Further, because reclamation is the only one of these processes which is really "optional" it tends to suffer. It doesn't get run often enough, or long enough, and tape cartridge utilization deteriorates.
So what happens with NetBackup and Networker?
Well, typically they run a backup at night. Pretty straight forward, right?
But it is what happens next where things get interesting:
- If the organization really appreciates the value of a good backup practice and infrastructure, then the vaulting or cloning operations will begin, to make off site copies of the data backed up last night. After this, there will be 2 copies of all backup data: one on site, and one off site. This is best practice. It is also expensive, because it means that I need a bunch of additional tape drives to do the work: one to read the first backup, another to write it. Ideally however, I will get this done by 10:00 or 11:00 in the morning, in time for the courier to come by and pick up my tapes to take them to my off site storage facility.
- Not everybody can afford, or justify, the number of tape drives this takes however--simply because if you add up the number of tape drives you need to finish backup by 6:00 am, you will probably need to double or triple that number to do both backup and vaulting by 11:00 am. As a consequence, the next best thing you can do is still make a second copy of the backup data for off site purposes, but take the remainder of the day to finish. Let's say that in this case, you are willing to let the vault operation run until 6:00 pm. The courier will then come by the next business day; meaning that your off site tapes can only provide a Recovery Point Objective (RPO) of 48 hours.
- Unfortunately, there is a whole (huge) group of people that can't justify or afford the number of drives required for the second case. These folks typically back up at night, the majority of the backup will finish early in the morning (hopefully before the courier shows up) and then all the tapes created will go off-site. The big problem this creates however is that for any restore to happen, a tape has to be recalled from off-site. This in turn means that your Recovery Time Objective (RTO) will often be a minimum of 4 hours. Unless you are willing to pay your courier/off site storage facility a premium for faster service.
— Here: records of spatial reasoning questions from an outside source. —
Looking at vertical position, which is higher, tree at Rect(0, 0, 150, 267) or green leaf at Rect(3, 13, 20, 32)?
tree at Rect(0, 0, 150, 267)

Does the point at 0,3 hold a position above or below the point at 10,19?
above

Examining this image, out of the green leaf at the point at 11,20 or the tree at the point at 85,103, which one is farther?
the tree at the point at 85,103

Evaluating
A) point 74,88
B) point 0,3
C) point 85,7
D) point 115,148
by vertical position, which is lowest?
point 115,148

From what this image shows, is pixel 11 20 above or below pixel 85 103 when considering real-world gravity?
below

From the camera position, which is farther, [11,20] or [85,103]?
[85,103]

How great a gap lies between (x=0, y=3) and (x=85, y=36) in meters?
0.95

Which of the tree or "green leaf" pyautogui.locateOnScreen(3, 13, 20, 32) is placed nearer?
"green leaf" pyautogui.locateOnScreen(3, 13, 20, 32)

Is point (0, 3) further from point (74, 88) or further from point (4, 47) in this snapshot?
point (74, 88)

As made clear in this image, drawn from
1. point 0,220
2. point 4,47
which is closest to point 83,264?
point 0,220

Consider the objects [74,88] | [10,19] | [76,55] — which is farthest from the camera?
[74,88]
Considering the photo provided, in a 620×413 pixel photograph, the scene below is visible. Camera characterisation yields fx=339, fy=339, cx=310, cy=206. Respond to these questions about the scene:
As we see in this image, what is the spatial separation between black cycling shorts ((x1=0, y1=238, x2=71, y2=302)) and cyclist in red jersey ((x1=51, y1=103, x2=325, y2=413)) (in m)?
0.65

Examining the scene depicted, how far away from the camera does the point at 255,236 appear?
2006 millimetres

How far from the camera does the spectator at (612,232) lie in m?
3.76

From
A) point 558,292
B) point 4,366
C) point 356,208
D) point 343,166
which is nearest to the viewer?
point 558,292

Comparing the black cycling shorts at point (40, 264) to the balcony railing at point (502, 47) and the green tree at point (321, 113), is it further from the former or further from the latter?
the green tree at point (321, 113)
- Technically, there is a fourth group. They are just like the third, except they don't off site at all. Fortunately, I don't run into organizations that fall into this category very much any more. It is a really bad idea. If you are reading this, and the description fits your organization, have a chat with myself, or any one of a number of other good backup and recovery practitioners, and let us explain to you or your management why it is such a bad idea.
So, going through these use cases, what impacts do we have for tape drive utilization?
- Some tape drives are busy at the start of the backup cycle, and all are busy at the end. But the vast majority sit idle during the day until the next cycle begins.
- In this case, tape drives are busy throughout most of the day (just like TSM). I will offer up the personal observation that the tape drives might be 75% busy in this model, rather than 90% as with TSM, but I don't think I could provide a mountain of evidence to substantiate this.
- The third case is much like the first. Tape drives sit idle for long periods during the day.
- The fourth case is like the first too, although the tape drives may be busy doing backup for a longer duration of time.
So, the conclusion I draw is this: TSM uses tape drives more frequently, and for longer, then most other backup applications. In fact when I talk to folks about the pros and cons of TSM, this is one that I always highlight: TSM may use fewer cartridges (but it is often closer than you think) due to the progressive incremental paradigm; but any savings on media are typically offset by a greater expenditure on tape drives and robotics. As a consequence, the progressive incremental paradigm which was designed to save infrastructure actually results in higher infrastructure utilization and costs for TSM, as compared to other backup applications which utilize a traditional backup rotation.
One parting comment: it is not just tape drive utilization which is higher. TSM also requires bigger robots. This is due to the fact that with TSM, you are required to store all on-site media in the library so that it is available for automatic reclamation. Other backup applications can be managed so that only the backup tapes created in the last month, or two months, or six months are stored in the library. Older tapes can be moved to a shelf.